Look through the material below and report every line that includes "path".

----- Source information -----

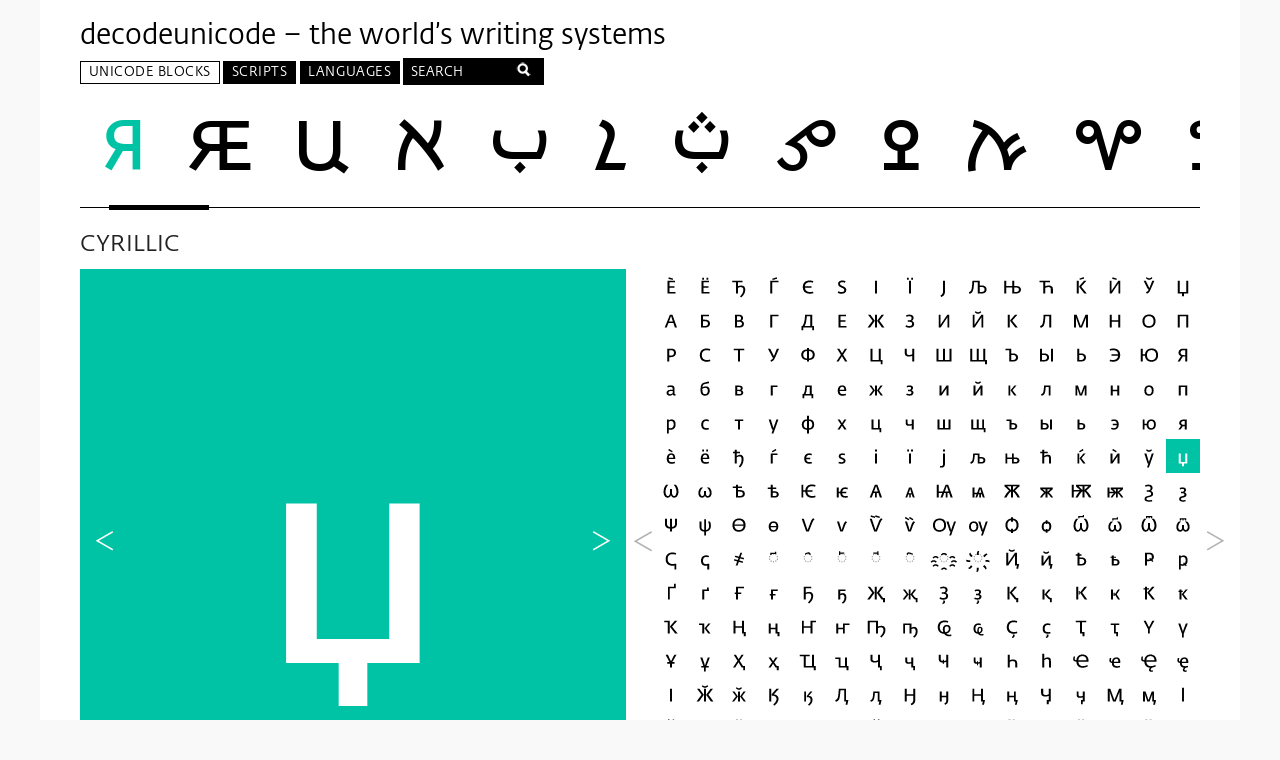

--- FILE ---
content_type: image/svg+xml
request_url: https://decodeunicode.org/assets/share_like_facebook-060496583c979cd121839e64ac46946cc32d5709c91644d29ec3261168db06a6.svg
body_size: 772
content:
<?xml version="1.0" encoding="utf-8"?>
<!-- Generator: Adobe Illustrator 15.1.0, SVG Export Plug-In . SVG Version: 6.00 Build 0)  -->
<!DOCTYPE svg PUBLIC "-//W3C//DTD SVG 1.1//EN" "http://www.w3.org/Graphics/SVG/1.1/DTD/svg11.dtd">
<svg version="1.1" id="Ebene_1" xmlns="http://www.w3.org/2000/svg" xmlns:xlink="http://www.w3.org/1999/xlink" x="0px" y="0px"
	 width="42px" height="42px" viewBox="0 0 42 42" enable-background="new 0 0 42 42" xml:space="preserve">
<rect width="42.121" height="42.181"/>
<path fill="#FFFFFF" d="M34.38,19.622c0,0.72-0.3,1.44-0.84,1.98c0.3,0.96,0,1.979-0.72,2.76c0.3,0.96,0,1.98-0.721,2.7
	c0.541,1.8-1.02,3.84-3.299,3.84h-8.94c-1.08,0-1.74-0.779-2.1-0.779c0,0.6-0.3,1.14-0.9,1.379c-0.54,0.24-5.521,0.121-6.48,0.121
	c-0.72,0-1.38-0.601-1.44-1.32l-0.78-9.96c-0.06-0.84,0.6-1.561,1.44-1.561h6.78l0.9,0.36c0.18-0.12,0.36-0.24,0.48-0.36
	c0.48-0.42,2.76-4.08,3.12-4.979l-0.06-2.94c0-1.98,3.6-2.52,4.5-0.9c0,0,1.199,2.28,1.32,4.2l-0.42,3h5.52
	C33.301,17.162,34.38,18.122,34.38,19.622"/>
<path d="M23.76,10.981c-0.18-0.12-0.779-0.18-1.08-0.06l0.061,2.76c0,1.02-1.141,2.64-1.68,3.54c-0.6,0.9-1.2,1.86-1.86,2.7
	c-0.48,0.48-0.9,0.78-1.44,1.14v7.2c0.3,0,0.48,0,0.78,0.12c0.36,0.18,0.72,0.479,1.14,0.66h9.121c0.42,0,0.779-0.121,1.139-0.42
	c0.24-0.181,0.421-0.541,0.421-0.841c0-0.479-0.48-0.6-0.841-0.6v-0.84c0.541,0,1.021-0.24,1.381-0.66
	c0.119-0.24,0.18-0.42,0.18-0.54c0.061-0.6-0.42-0.6-0.84-0.66v-0.9l1.02-0.3l0.24-0.18c0.54-0.601,0.42-1.38-0.54-1.38v-0.84
	c1.14,0,1.979-1.2,1.44-1.68c-0.12-0.06-0.18-0.12-0.301-0.12c-0.119-0.06-0.239-0.06-0.359-0.06h-7.26l-0.42-0.54l0.72-3.96
	c0.06-0.72-0.06-1.08-0.3-1.8C24.24,12.062,24.061,11.582,23.76,10.981"/>
</svg>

-----

# Output of the exercise
<path fill="#FFFFFF" d="M34.38,19.622c0,0.72-0.3,1.44-0.84,1.98c0.3,0.96,0,1.979-0.72,2.76c0.3,0.96,0,1.98-0.721,2.7
<path d="M23.76,10.981c-0.18-0.12-0.779-0.18-1.08-0.06l0.061,2.76c0,1.02-1.141,2.64-1.68,3.54c-0.6,0.9-1.2,1.86-1.86,2.7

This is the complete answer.